### SUPPLIED ENTRIES
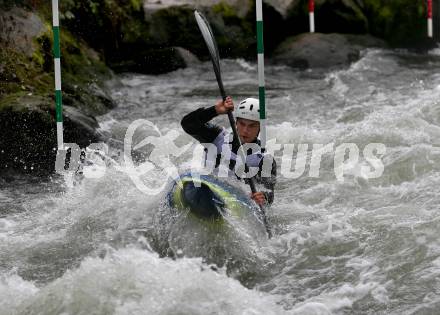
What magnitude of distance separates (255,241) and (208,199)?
588 millimetres

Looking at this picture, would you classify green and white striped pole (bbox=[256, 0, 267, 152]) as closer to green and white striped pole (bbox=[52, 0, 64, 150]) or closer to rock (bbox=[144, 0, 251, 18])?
green and white striped pole (bbox=[52, 0, 64, 150])

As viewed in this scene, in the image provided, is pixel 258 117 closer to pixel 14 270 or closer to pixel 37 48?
pixel 14 270

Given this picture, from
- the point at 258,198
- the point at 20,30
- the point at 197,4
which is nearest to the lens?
the point at 258,198

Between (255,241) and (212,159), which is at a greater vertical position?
(212,159)

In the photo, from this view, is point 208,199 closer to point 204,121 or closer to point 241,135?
point 204,121

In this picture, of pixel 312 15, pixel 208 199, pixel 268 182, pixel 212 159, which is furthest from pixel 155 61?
pixel 208 199

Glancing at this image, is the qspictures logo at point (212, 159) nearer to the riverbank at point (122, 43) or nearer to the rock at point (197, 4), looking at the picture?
the riverbank at point (122, 43)

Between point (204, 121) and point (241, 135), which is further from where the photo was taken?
point (241, 135)

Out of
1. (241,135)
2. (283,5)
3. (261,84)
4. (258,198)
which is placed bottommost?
(258,198)

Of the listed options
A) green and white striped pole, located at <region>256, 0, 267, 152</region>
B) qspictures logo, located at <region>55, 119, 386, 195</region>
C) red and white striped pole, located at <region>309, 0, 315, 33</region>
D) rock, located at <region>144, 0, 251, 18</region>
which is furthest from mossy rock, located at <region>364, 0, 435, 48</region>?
green and white striped pole, located at <region>256, 0, 267, 152</region>

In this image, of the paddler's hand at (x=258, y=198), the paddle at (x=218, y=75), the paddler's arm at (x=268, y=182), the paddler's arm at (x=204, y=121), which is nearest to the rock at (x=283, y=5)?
the paddle at (x=218, y=75)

### TO BE DONE
Return to the listing above and set it down exactly, leaving out its pictures.

### PROBLEM SOLUTION
What magnitude of distance separates (255,241) and (208,199)?
588 millimetres

Looking at this picture, would you classify green and white striped pole (bbox=[256, 0, 267, 152]) as closer to green and white striped pole (bbox=[52, 0, 64, 150]) or closer to rock (bbox=[144, 0, 251, 18])?
green and white striped pole (bbox=[52, 0, 64, 150])

As viewed in this scene, in the image provided, is pixel 258 117 closer to pixel 14 270 or closer to pixel 37 48?
pixel 14 270

Given this picture, from
- the point at 258,198
- the point at 20,30
- the point at 197,4
which is nearest to the lens?
the point at 258,198

Between (255,241) and (212,159), which is at a greater vertical position?
(212,159)

In the photo, from this view, is point 208,199 closer to point 204,121 or closer to point 241,135?
point 204,121

In this picture, of pixel 312 15, pixel 208 199, pixel 268 182, pixel 212 159, which is furthest from pixel 155 61?
pixel 208 199

Glancing at this image, is the qspictures logo at point (212, 159) nearer to the riverbank at point (122, 43) or nearer to the rock at point (197, 4), looking at the picture?
the riverbank at point (122, 43)

Between point (204, 121) and point (241, 135), which is further from where the photo was taken?
point (241, 135)

Out of
1. (241,135)
2. (283,5)
3. (261,84)
4. (258,198)
which is placed bottommost?
(258,198)

Of the listed options
A) green and white striped pole, located at <region>256, 0, 267, 152</region>
B) qspictures logo, located at <region>55, 119, 386, 195</region>
C) red and white striped pole, located at <region>309, 0, 315, 33</region>
D) rock, located at <region>144, 0, 251, 18</region>
which is furthest from mossy rock, located at <region>364, 0, 435, 48</region>?
green and white striped pole, located at <region>256, 0, 267, 152</region>

In this image, of the paddler's hand at (x=258, y=198), the paddle at (x=218, y=75), the paddler's arm at (x=268, y=182), the paddler's arm at (x=204, y=121), which is nearest to the rock at (x=283, y=5)?
the paddle at (x=218, y=75)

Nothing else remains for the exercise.